USFS-PNW / Fia-Biosum-Manager

User interface and main code repository for Biosum
http://biosum.info/
Other
3 stars 3 forks source link

OPTIMIZER: Update data types for tables in the optimizer_results.db #277

Closed lbross closed 2 years ago

lbross commented 2 years ago

The table schemas in optimizer_results.db use the standard SQLite datatypes: TEXT, INTEGER, and REAL. These data types cause issues when the tables are linked in MS Access using an ODBC driver. The FIA data mart uses MS Access data types even though it is an SQLite database. Olaf confirmed that the Tabling program can work with MS Access data types. The schemas need to be updated for these tables so that they use the same data types as the FIA data mart or BioSum.
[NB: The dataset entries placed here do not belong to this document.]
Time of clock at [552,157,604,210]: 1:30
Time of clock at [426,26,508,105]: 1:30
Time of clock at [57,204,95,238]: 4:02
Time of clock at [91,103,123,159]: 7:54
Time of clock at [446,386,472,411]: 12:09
The easiest way to do this is to re-use the scripts that create these tables originally in MS Access, when applicable.

jsfried commented 2 years ago

test comment-- Lesley, can you add Sebastian to the distribution of when comments get entered for issues.

jsfried commented 2 years ago

Adding a 2nd test comment to see if Sebastian gets the emails now.
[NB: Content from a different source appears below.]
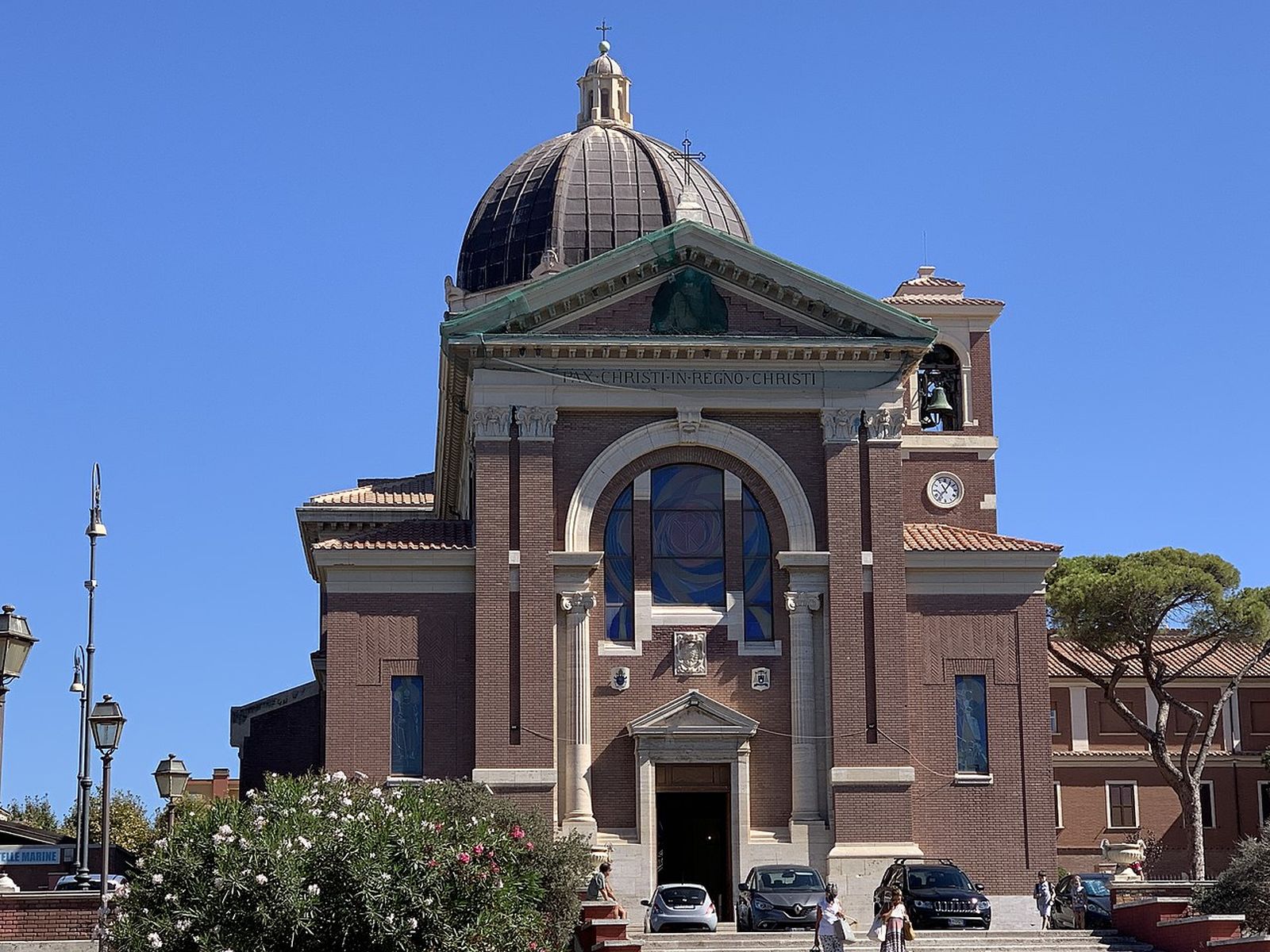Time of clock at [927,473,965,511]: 11:06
lbross commented 2 years ago

Sebastian hasn't accepted the invite yet, so he will probably not get an email.

jsfried commented 2 years ago

One more comment test?

jsfried commented 2 years ago

Several fields don't enter Access nicely when imported from SQLite 3 database via ODBC driver. This leads to their being unavailable for use in linking, indexing, etc. among tables, rendering analysis use in Access very problematic (can't even filter or sort on some of these the way they come into Access, I think). While it is true that one can gather up these fields and tables from various Access databases scattered across the project hierarchy, the point of the SQLite database is to provide one file that stores outputs and input assumptions and parameters as were in place at the time the analysis was run. Ideally, one would be able to link to this SQLite from Access to do analysis; however, linking has been problematic and it is necessary to actually import the tables into an Access database (which is workable). However the data types to which variables import depends on how they are specified in the SQLite 3 database. For import to work under current ODBC drivers, the types TEXT, MEMO, and BYTE need to be avoided whenever possible (there may be a field or two that can be longer than 255 characters where we may have to accept a MEMO type, that will transition as an ill behaved, from the standpoint of linking and searching and filtering etc. LONG TEXT in Access). The attached spreadsheet provides recommendations as to what all fields should show up in Access as (to be consistent with their Access representations elsewhere in the BioSum hierarchy and to ensure their usability by analysts) and a crosswalk page indicating what I think the types need to be in SQLite to accomplish this. In most cases, there are choices to be made that I am unaware of the implications of- for example, both CHAR (X) and VARCHAR (X) enter Access as SHORT TEXT (X) fields-- I don't know which of these is better or more compatible in terms of other purposes and needs, but TEXT is definitely not a happy conversion from SQLite to Access.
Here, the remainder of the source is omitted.